Прежде всего я должна рассказать вам причины, побудившие меня к этому поступку. Выслушайте историю моей молодости.
У отца моего, сэра Александра Мойстина, было четверо детей: два сына и две дочери. Я была старшая, за мной следовали братья, потом сестра Елена. Она была восемью годами моложе меня. Рождение ее стоило жизни матери. Мы подросли. Братья отправились в итонскую коллегию. Я осталась хозяйкой в доме. Я была горда от природы; власть, почтение всех окружавших и – (взгляните на портрет) – без хвастовства могу сказать – красота, сделали меня самовластною, деспотическою. Многие за меня сватались, но я отказывала всем, пока мне не исполнилось двадцать лет. Больной отец долго не выходил из своей комнаты; слово мое было законом для него и для всех домашних. С сестрой Еленой, еще ребенком, обходилась я сурово, во-первых, я думаю, потому, что видела в ней будущую соперницу по красоте, а во-вторых, потому, что отец ласкал ее больше, нежели мне хотелось. Она была нрава кроткого и никогда не жаловалась. Время шло; я отказывалась от женихов. Я не хотела расстаться с властью и подчиниться мужу. Мне исполнилось наконец двадцать пять лет, а сестре семнадцать. В эту эпоху суждено было всему измениться.

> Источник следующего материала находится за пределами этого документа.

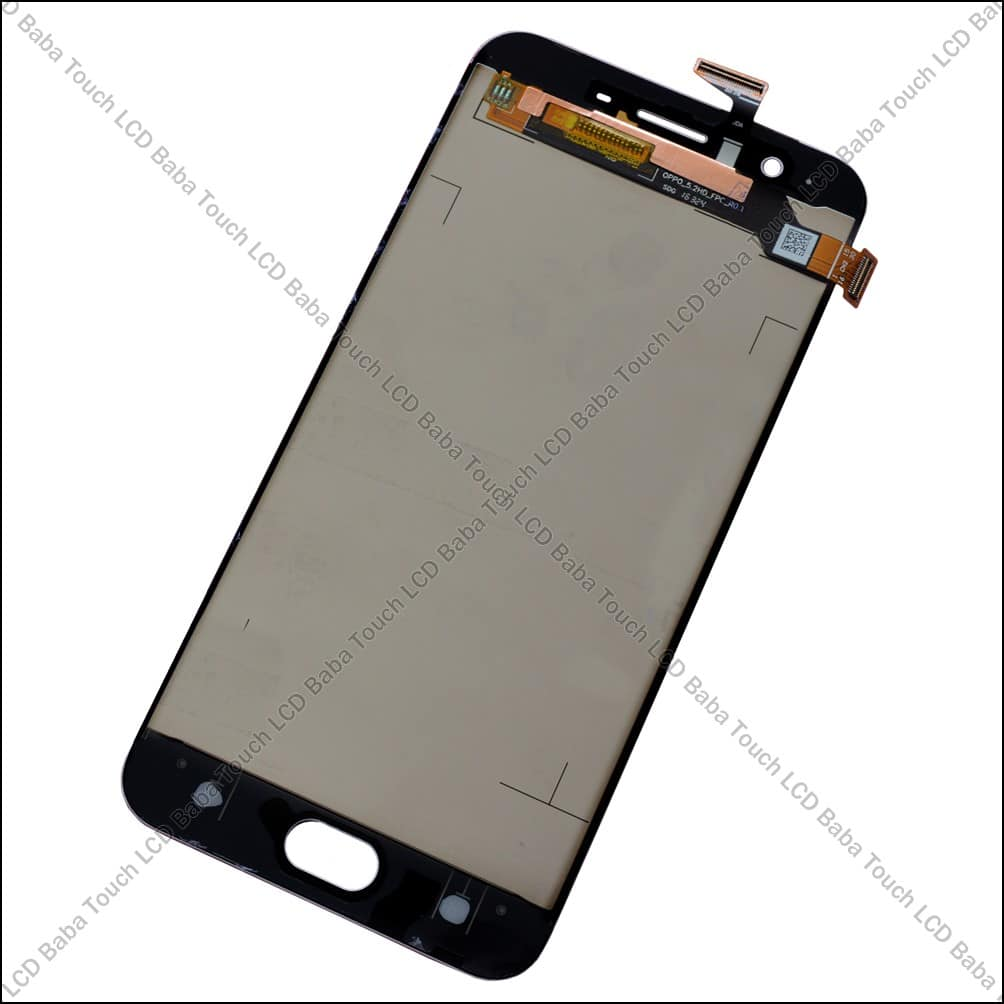 Oppo A57 Display With Touch Screen Digitizer Glass Combo - Touch LCD Baba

К нам приехал со старшим моим братом, капитаном, сослуживец его, полковник Демпстер. Такого увлекательного человека я еще не встречала; в первый раз почувствовала я готовность отказаться от власти в отцовском доме и соединить судьбу свою с судьбою мужа. Полковник тоже был ко мне очень внимателен: ухаживал за мною с величайшим почтением и умел льстить моей гордости. Я дала полную волю своим чувствам, влюбилась по уши и ценила улыбки его выше всего в мире. Он приехал к нам только на неделю, но прошел месяц, а он все еще не уезжал. Не только я, но и все прочие считали дело слаженным, Отец, зная, что полковник довольно богат, не спрашивал ни о чем больше. Но прошло два месяца, а полковник, постоянно ко мне внимательный, предложения не делал. Я приписывала это робости и сомнению в успехе. Это мне даже нравилось; однако же мне хотелось, чтобы дело пришло к развязке, и я старалась вызвать его на объяснение сколько позволяла скромность. По утрам полковник ходил с моим братом на охоту, и в эти часы я видела его редко; но вечером он постоянно за мною ухаживал. Знакомые (друзей у меня не было) поздравляли меня с победою над человеком, который славился своей недоступностью, и я не возражала. Я ежечасно ждала его объяснения, как вдруг – вообразите себе мое удивление и негодование – однажды утром меня известили, что полковник Демпстер и сестра моя исчезли, и что их видели скачущих в коляске во весь опор.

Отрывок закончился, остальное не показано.